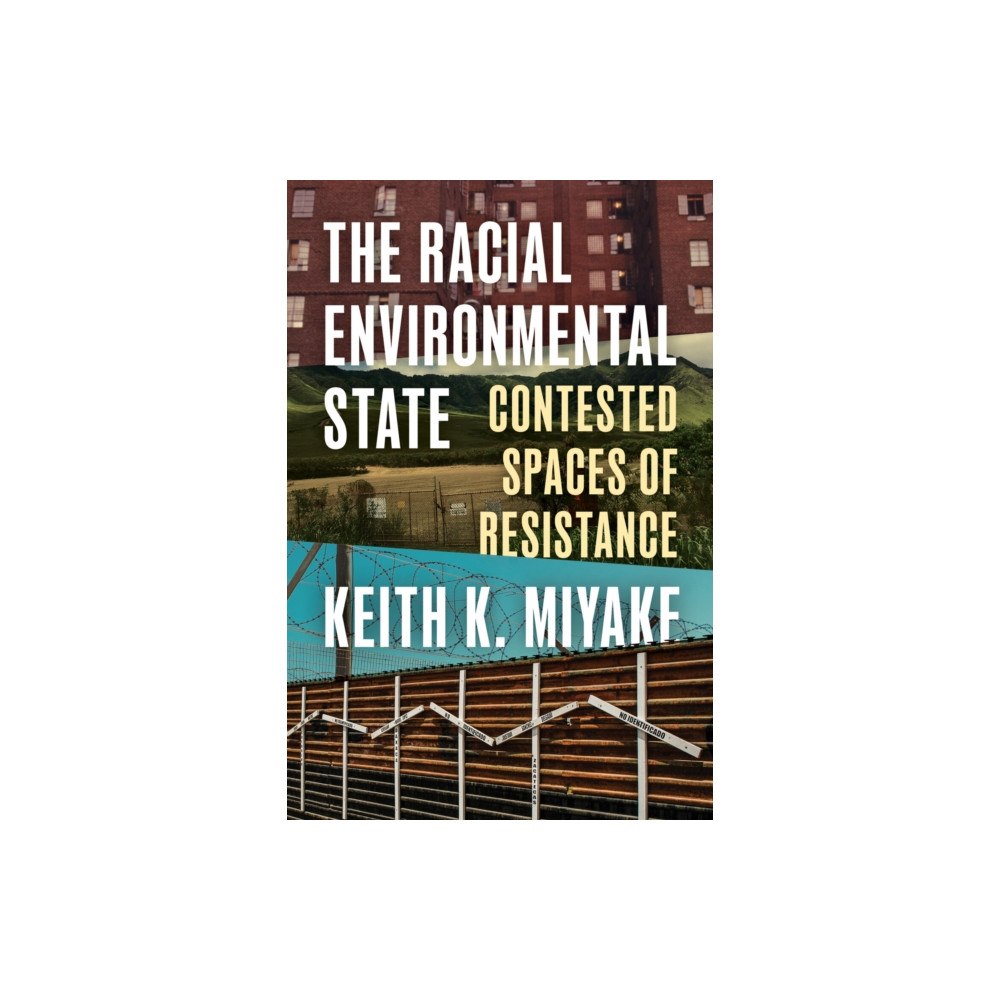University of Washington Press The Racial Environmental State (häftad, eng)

* * *

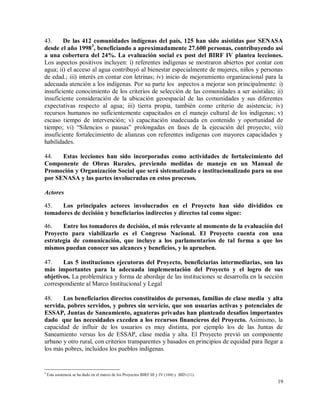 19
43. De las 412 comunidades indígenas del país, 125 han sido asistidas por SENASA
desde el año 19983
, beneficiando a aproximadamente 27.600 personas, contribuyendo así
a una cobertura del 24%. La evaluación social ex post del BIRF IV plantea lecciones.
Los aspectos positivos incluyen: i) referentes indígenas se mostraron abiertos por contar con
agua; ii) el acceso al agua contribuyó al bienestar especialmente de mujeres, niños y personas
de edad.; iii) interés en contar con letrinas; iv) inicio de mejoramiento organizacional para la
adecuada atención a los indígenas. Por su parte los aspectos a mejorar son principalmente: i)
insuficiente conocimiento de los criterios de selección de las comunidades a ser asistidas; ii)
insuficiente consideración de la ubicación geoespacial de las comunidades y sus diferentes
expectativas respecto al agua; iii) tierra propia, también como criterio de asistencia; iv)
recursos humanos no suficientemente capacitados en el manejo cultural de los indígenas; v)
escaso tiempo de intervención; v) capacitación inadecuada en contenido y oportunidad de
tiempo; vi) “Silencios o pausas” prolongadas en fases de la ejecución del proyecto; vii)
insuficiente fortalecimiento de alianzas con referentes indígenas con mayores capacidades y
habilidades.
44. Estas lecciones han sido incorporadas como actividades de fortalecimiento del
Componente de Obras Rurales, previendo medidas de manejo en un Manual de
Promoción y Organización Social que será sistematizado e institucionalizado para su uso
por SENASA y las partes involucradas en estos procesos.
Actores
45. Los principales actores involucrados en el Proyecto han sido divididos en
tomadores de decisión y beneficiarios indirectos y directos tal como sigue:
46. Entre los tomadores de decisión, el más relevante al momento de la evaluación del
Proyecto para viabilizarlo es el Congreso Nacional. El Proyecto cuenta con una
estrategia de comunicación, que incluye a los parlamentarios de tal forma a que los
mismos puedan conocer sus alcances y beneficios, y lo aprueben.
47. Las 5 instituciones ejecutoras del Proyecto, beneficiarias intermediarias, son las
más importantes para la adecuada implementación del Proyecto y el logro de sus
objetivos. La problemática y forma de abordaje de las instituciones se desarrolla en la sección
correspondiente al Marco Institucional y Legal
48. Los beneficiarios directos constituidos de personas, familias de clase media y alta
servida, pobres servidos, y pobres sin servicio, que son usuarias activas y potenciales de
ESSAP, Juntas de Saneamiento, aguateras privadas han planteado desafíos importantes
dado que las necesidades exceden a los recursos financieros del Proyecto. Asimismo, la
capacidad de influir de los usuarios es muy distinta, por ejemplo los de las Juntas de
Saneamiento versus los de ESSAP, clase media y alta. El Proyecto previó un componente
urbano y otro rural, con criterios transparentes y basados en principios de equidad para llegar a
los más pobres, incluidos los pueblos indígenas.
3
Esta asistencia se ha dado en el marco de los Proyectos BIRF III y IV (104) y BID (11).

### Description of the task:
The required answer is each line of the data in which the word "dado" appears.

### Finished exercise:
dado que las necesidades exceden a los recursos financieros del Proyecto. Asimismo, la
Esta asistencia se ha dado en el marco de los Proyectos BIRF III y IV (104) y BID (11).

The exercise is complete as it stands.